The most immediate irony is that only a couple of days after the aforesaid conversation, I found myself carelessly agreeing to make an hour-long presentation on the concept of community as a spiritual practice. I don't know whether to groan or to laugh. We are studying the spritual practices of the life of faith as our adult education program at church this year; we had just decided to talk about community in terms of the importance of opening ourselves to the "other" and to invite Jewish, Muslim, Buddhist, and Hindu speakers; and we had decided that we needed an introductory session on the mutual concepts of hospitality and openness and, especially, community. "Sure, I'll do that," I said.

I can't believe I said that
, I grumbled an hour later. I am an idiot.

Well, this week-end will be grist for the mill.

Tuesday, August 22, 2006

Iona World IV

I anticipated some personal challenges on Iona. After an intensely interior year focused on an Ignatian approach to spirituality, how was I going to manage a week of equally intense community life? And Ignatius was, paradoxically, a man of the cities. How was I going to bridge the distance between Paris, a Jesuit hometown, and Iona, the pastoral island "thin place" to Celtic saints?

OK ~ figured it out.
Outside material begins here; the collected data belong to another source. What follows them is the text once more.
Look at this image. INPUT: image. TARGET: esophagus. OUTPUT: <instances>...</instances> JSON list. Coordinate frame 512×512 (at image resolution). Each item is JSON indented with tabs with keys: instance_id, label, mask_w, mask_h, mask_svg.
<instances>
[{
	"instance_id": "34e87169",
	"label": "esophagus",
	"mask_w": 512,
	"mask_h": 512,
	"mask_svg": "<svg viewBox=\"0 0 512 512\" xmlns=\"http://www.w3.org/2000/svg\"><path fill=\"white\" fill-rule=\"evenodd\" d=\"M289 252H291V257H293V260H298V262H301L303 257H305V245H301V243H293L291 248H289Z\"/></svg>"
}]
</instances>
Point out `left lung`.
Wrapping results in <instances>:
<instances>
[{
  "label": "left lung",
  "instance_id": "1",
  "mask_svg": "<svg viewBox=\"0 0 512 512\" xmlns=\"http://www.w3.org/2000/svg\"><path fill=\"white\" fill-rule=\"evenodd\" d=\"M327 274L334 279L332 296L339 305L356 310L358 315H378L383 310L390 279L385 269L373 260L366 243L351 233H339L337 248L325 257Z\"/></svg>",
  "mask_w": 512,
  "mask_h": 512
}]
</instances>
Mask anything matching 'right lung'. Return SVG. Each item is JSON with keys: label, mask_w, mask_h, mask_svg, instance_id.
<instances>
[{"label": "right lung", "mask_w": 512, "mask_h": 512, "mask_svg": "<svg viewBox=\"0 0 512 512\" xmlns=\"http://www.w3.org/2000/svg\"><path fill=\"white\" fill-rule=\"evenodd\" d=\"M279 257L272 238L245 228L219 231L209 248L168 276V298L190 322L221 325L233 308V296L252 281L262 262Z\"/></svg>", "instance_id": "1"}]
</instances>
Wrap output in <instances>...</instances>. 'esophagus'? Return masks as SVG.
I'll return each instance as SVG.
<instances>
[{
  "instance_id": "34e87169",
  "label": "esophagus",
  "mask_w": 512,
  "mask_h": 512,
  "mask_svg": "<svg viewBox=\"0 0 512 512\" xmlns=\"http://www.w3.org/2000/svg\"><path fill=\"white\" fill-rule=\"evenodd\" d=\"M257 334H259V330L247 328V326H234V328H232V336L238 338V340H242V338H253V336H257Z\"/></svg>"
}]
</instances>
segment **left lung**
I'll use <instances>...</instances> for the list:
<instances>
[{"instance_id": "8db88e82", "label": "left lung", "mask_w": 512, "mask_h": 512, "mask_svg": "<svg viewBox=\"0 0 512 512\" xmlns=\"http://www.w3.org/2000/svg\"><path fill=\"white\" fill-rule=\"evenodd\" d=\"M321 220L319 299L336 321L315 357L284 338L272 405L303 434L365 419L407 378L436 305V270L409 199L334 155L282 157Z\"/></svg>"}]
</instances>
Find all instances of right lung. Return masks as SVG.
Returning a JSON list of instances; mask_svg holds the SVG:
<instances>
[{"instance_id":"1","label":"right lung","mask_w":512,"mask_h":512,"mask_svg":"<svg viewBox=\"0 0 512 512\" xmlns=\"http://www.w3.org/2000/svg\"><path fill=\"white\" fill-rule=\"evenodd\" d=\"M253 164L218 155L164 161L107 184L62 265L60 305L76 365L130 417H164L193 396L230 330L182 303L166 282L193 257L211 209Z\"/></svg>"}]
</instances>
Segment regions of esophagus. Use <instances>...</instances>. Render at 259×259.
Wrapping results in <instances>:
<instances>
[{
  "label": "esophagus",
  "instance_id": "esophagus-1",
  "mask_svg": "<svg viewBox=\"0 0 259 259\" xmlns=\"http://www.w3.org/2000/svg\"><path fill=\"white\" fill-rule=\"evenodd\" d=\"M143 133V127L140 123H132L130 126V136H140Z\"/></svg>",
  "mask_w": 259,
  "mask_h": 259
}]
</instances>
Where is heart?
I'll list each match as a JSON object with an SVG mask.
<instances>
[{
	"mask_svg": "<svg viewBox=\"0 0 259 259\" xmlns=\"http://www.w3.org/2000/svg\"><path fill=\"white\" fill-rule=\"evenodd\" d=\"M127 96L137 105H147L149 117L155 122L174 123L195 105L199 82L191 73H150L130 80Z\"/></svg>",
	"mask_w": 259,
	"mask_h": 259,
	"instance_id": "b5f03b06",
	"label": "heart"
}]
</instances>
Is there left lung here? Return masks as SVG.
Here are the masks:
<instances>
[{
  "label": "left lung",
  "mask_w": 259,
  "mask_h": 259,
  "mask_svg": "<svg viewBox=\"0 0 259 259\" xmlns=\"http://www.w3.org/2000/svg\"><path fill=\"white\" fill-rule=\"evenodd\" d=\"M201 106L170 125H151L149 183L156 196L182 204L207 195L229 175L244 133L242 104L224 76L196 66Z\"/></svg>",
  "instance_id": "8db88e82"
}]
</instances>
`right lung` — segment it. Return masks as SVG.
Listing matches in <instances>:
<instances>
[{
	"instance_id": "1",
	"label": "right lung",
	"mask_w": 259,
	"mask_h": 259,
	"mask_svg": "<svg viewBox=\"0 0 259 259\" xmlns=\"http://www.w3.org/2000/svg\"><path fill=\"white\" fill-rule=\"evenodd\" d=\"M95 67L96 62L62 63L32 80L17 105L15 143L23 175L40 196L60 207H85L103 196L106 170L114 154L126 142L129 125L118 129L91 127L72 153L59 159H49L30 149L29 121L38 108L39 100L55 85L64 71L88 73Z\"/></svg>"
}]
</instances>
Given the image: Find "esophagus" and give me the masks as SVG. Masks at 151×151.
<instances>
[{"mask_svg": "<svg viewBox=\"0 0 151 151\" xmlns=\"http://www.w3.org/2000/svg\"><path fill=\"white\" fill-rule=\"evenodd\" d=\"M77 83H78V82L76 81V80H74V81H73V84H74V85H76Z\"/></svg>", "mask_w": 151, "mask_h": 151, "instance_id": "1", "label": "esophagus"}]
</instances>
I took a volume of Gerard Manley Hopkin's poetry and writings with me -- Hopkins having been that Jesuit, largely unknown in his lifetime, who penned those expansive nature poems. And so when I got up before 5:00 am on Iona to watch the sunrise and walk to the beach, the language echoing in my head served to connect all my experiences:

The world is charged with the grandeur of God.
It will flame out, like shining from shook foil... .

As it happened, among the first things I saw on the beach were oystercatchers -- including a frantic pair of adults, indicating to me that they must have a young one nearby. I've only seen oystercatchers during their winter layover in northern Florida, but I was soon to discover that they summer in northern Scotland. They were all over the place -- at least, all over the beaches where I walked every day. I did find the one little one, but limited myself to only a few photos and didn't make any effort to disturb what must have been others nearby on other mornings.
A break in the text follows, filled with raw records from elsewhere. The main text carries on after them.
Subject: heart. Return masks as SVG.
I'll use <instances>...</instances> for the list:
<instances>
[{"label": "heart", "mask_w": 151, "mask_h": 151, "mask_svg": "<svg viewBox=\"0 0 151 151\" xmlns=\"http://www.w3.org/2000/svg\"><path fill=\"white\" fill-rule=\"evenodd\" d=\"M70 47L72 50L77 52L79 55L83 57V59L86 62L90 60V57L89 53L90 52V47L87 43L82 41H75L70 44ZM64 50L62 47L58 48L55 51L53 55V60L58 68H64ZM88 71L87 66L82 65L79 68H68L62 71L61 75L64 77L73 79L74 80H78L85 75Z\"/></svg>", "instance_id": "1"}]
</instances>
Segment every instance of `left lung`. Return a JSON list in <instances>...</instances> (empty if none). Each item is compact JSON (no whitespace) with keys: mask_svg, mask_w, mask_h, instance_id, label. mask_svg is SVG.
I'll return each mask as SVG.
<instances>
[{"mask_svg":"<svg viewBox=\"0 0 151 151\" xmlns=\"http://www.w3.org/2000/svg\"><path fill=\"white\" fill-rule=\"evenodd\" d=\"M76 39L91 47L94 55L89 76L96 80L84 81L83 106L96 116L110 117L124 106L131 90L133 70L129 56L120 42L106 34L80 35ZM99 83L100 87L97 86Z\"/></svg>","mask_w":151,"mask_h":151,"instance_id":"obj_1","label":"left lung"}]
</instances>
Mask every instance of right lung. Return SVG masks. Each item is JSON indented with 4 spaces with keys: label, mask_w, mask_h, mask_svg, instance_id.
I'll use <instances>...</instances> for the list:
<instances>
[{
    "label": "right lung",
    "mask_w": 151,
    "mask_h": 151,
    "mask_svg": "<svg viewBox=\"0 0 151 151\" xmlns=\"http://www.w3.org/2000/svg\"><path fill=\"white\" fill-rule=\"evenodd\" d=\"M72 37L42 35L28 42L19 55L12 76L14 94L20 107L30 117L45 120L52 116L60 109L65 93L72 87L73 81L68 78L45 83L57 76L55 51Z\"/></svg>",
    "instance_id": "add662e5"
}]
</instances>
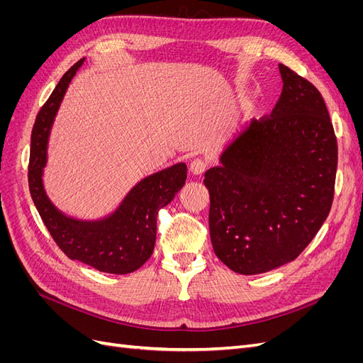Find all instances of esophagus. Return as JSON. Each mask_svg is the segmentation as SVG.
<instances>
[{
    "mask_svg": "<svg viewBox=\"0 0 363 363\" xmlns=\"http://www.w3.org/2000/svg\"><path fill=\"white\" fill-rule=\"evenodd\" d=\"M207 168V162L204 159H194L189 164V169L195 175H201Z\"/></svg>",
    "mask_w": 363,
    "mask_h": 363,
    "instance_id": "esophagus-1",
    "label": "esophagus"
}]
</instances>
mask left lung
<instances>
[{"instance_id": "left-lung-1", "label": "left lung", "mask_w": 363, "mask_h": 363, "mask_svg": "<svg viewBox=\"0 0 363 363\" xmlns=\"http://www.w3.org/2000/svg\"><path fill=\"white\" fill-rule=\"evenodd\" d=\"M279 69L283 91L271 116L236 131L204 174L213 251L244 276L292 262L333 201L337 144L325 103L312 83Z\"/></svg>"}]
</instances>
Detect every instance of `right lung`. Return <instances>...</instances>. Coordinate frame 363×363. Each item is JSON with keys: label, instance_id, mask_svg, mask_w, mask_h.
<instances>
[{"label": "right lung", "instance_id": "right-lung-1", "mask_svg": "<svg viewBox=\"0 0 363 363\" xmlns=\"http://www.w3.org/2000/svg\"><path fill=\"white\" fill-rule=\"evenodd\" d=\"M84 59L65 74L38 113L31 131L28 186L43 224L60 250L72 260L108 274H130L151 257L156 244L157 213L169 204L188 177L186 163H175L138 182L123 201L98 219L68 216L54 206L43 186L48 140L60 103Z\"/></svg>", "mask_w": 363, "mask_h": 363}]
</instances>
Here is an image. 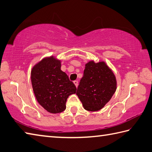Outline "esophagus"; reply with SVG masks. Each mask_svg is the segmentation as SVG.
I'll return each mask as SVG.
<instances>
[{
    "instance_id": "1",
    "label": "esophagus",
    "mask_w": 152,
    "mask_h": 152,
    "mask_svg": "<svg viewBox=\"0 0 152 152\" xmlns=\"http://www.w3.org/2000/svg\"><path fill=\"white\" fill-rule=\"evenodd\" d=\"M74 84H75V86H76V88L78 87V82L77 81V80H74Z\"/></svg>"
}]
</instances>
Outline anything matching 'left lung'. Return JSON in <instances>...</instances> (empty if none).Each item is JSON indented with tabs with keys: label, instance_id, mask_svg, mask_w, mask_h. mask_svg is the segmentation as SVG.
Wrapping results in <instances>:
<instances>
[{
	"label": "left lung",
	"instance_id": "obj_1",
	"mask_svg": "<svg viewBox=\"0 0 152 152\" xmlns=\"http://www.w3.org/2000/svg\"><path fill=\"white\" fill-rule=\"evenodd\" d=\"M116 90L115 76L105 62L91 61L86 64L76 95L86 110L97 111L109 102Z\"/></svg>",
	"mask_w": 152,
	"mask_h": 152
}]
</instances>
It wasn't until I came home that I read up on Brigid, a woman swirling in mystery and somewhat lost to mythology. A goddess of the Druids? A Catholic saint? She looms large in the Celtic world and, it seems, the oystercatcher is her sacred bird. According to legend, she sent oystercatchers out to guide sailors safely home.

Everything, in the end, has a way of merging. Celtic Brigid and Jesuit Hopkins. Oystercatchers and kingfishers catching fire. There are gannets, too, over the Irish Sea. I didn't find Iona to be an easy place, but with Hopkins in my pocket and oystercatchers among the rocks, I was all right.

Adult Oystercatcher

Little Oystercatcher ...or...maybe it's an adult Ringed Plover? Thanks, Virginia, for the correction! Anyone know for sure?

Brigid Window in the Iona Abbey Church

Saturday, December 03, 2005

Chicago - In Front of the Field's Windows - Thanksgiving 2005
















The thing about community is -- it creates itself. When there's a reason for folks to go somewhere and a space for them to to be who they are -- they do.